### EXERCISE INSTRUCTIONS
Write every line of the records below as a JSON list of strings, one string per line, with blank lines and the pictures left out.

#### MATERIAL FOR THIS EXERCISE ####

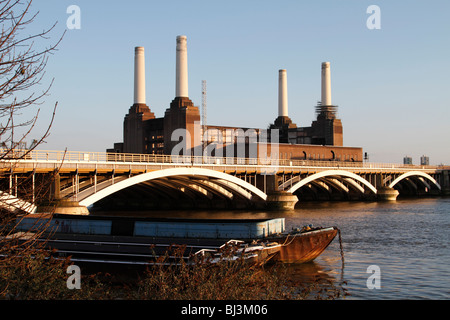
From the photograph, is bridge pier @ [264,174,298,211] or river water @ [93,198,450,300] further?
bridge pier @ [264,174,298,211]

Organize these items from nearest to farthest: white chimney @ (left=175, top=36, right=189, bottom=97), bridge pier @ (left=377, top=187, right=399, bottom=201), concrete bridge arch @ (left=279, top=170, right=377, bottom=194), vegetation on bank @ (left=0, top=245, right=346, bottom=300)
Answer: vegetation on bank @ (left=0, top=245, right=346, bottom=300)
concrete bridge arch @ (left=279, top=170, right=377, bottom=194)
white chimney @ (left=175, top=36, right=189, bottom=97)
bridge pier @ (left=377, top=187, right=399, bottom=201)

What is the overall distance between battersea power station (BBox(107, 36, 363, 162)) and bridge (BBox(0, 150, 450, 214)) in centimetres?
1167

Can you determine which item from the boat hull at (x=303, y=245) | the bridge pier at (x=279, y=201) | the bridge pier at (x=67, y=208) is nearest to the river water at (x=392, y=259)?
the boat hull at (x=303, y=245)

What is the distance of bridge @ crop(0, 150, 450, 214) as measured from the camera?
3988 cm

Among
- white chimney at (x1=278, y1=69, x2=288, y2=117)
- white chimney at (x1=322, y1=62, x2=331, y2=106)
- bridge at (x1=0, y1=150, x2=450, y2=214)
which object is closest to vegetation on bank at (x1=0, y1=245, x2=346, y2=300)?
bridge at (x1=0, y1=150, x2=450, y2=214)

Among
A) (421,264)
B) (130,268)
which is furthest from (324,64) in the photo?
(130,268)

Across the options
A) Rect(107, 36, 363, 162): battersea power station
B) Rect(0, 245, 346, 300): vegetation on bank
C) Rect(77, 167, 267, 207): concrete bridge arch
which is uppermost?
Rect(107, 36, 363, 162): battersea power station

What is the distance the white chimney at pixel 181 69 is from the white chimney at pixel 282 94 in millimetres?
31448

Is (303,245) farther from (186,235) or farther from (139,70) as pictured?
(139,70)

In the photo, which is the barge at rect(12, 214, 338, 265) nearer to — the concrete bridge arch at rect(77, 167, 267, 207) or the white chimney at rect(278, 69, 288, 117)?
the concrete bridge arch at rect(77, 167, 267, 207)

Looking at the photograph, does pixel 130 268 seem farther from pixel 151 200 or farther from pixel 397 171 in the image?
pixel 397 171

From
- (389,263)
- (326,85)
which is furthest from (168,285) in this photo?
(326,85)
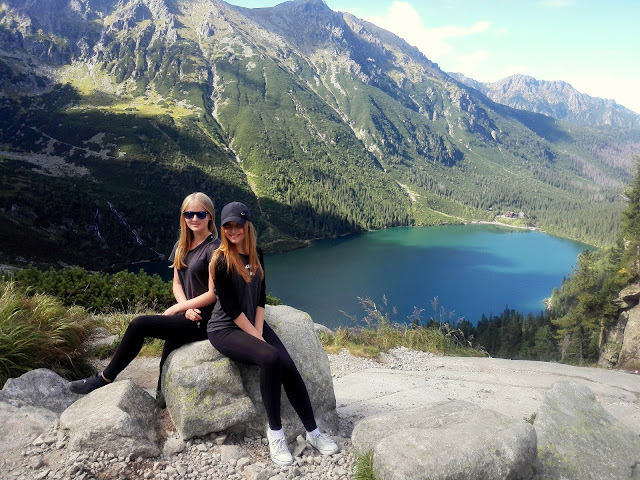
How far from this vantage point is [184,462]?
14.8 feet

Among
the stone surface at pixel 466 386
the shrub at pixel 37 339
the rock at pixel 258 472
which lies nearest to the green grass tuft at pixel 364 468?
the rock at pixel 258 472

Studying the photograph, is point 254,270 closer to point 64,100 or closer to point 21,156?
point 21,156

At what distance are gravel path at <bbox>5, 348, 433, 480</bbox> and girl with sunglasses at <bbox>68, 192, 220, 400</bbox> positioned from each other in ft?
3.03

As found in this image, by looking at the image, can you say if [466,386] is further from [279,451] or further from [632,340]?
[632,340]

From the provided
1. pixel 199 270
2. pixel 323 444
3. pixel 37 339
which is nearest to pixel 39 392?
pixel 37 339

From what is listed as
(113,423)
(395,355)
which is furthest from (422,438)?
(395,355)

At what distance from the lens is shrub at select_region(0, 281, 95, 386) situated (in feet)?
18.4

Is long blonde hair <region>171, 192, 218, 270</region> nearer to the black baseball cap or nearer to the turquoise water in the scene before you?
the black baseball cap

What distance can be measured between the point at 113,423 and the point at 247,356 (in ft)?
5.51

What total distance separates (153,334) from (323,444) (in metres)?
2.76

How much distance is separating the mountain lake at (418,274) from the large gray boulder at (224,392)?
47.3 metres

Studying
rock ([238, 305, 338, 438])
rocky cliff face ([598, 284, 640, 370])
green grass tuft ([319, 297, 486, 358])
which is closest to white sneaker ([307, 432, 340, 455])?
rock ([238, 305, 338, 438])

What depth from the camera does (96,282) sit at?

####

### EXERCISE ANSWER
[
  "From the photograph, is bridge pier @ [264,174,298,211] or river water @ [93,198,450,300] further?",
  "bridge pier @ [264,174,298,211]",
  "Organize these items from nearest to farthest: white chimney @ (left=175, top=36, right=189, bottom=97), bridge pier @ (left=377, top=187, right=399, bottom=201), concrete bridge arch @ (left=279, top=170, right=377, bottom=194), vegetation on bank @ (left=0, top=245, right=346, bottom=300)",
  "Answer: vegetation on bank @ (left=0, top=245, right=346, bottom=300)",
  "concrete bridge arch @ (left=279, top=170, right=377, bottom=194)",
  "white chimney @ (left=175, top=36, right=189, bottom=97)",
  "bridge pier @ (left=377, top=187, right=399, bottom=201)",
  "What is the overall distance between battersea power station (BBox(107, 36, 363, 162)) and bridge (BBox(0, 150, 450, 214)) in centimetres?",
  "1167",
  "Can you determine which item from the boat hull at (x=303, y=245) | the bridge pier at (x=279, y=201) | the bridge pier at (x=67, y=208) is nearest to the river water at (x=392, y=259)?",
  "the boat hull at (x=303, y=245)",
  "What is the distance of bridge @ crop(0, 150, 450, 214) as measured from the camera?",
  "3988 cm",
  "Among",
  "- white chimney at (x1=278, y1=69, x2=288, y2=117)",
  "- white chimney at (x1=322, y1=62, x2=331, y2=106)",
  "- bridge at (x1=0, y1=150, x2=450, y2=214)",
  "which object is closest to vegetation on bank at (x1=0, y1=245, x2=346, y2=300)?",
  "bridge at (x1=0, y1=150, x2=450, y2=214)",
  "Among",
  "A) (421,264)",
  "B) (130,268)",
  "which is furthest from (324,64) in the photo?",
  "(130,268)",
  "Across the options",
  "A) Rect(107, 36, 363, 162): battersea power station",
  "B) Rect(0, 245, 346, 300): vegetation on bank",
  "C) Rect(77, 167, 267, 207): concrete bridge arch",
  "which is uppermost?",
  "Rect(107, 36, 363, 162): battersea power station",
  "What is the distance the white chimney at pixel 181 69 is from the white chimney at pixel 282 94 in millimetres?",
  "31448",
  "Is (303,245) farther from (186,235) or farther from (139,70) as pictured?",
  "(139,70)",
  "In the photo, which is the barge at rect(12, 214, 338, 265) nearer to — the concrete bridge arch at rect(77, 167, 267, 207) or the white chimney at rect(278, 69, 288, 117)?",
  "the concrete bridge arch at rect(77, 167, 267, 207)",
  "Looking at the photograph, does pixel 130 268 seem farther from pixel 151 200 or farther from pixel 397 171 in the image?",
  "pixel 397 171",
  "From",
  "- (389,263)",
  "- (326,85)",
  "which is furthest from (168,285) in this photo?",
  "(326,85)",
  "How far from this vantage point is [184,462]?",
  "14.8 feet",
  "Among",
  "the stone surface at pixel 466 386",
  "the shrub at pixel 37 339",
  "the rock at pixel 258 472",
  "which lies nearest to the green grass tuft at pixel 364 468?",
  "the rock at pixel 258 472",
  "Studying the photograph, is point 254,270 closer to point 64,100 or closer to point 21,156?",
  "point 21,156",
  "At what distance are gravel path at <bbox>5, 348, 433, 480</bbox> and girl with sunglasses at <bbox>68, 192, 220, 400</bbox> positioned from each other in ft?",
  "3.03",
  "As found in this image, by looking at the image, can you say if [466,386] is further from [279,451] or further from [632,340]?",
  "[632,340]",
  "From the provided",
  "1. pixel 199 270",
  "2. pixel 323 444",
  "3. pixel 37 339",
  "which is nearest to pixel 39 392?",
  "pixel 37 339",
  "From what is listed as",
  "(113,423)",
  "(395,355)",
  "which is furthest from (422,438)?",
  "(395,355)",
  "At what distance from the lens is shrub at select_region(0, 281, 95, 386) situated (in feet)?",
  "18.4",
  "Is long blonde hair <region>171, 192, 218, 270</region> nearer to the black baseball cap or nearer to the turquoise water in the scene before you?",
  "the black baseball cap",
  "What distance can be measured between the point at 113,423 and the point at 247,356 (in ft)?",
  "5.51",
  "What total distance separates (153,334) from (323,444) (in metres)?",
  "2.76",
  "How much distance is separating the mountain lake at (418,274) from the large gray boulder at (224,392)?",
  "47.3 metres",
  "Studying",
  "rock ([238, 305, 338, 438])",
  "rocky cliff face ([598, 284, 640, 370])",
  "green grass tuft ([319, 297, 486, 358])",
  "which is closest to white sneaker ([307, 432, 340, 455])?",
  "rock ([238, 305, 338, 438])",
  "What depth from the camera does (96,282) sit at?"
]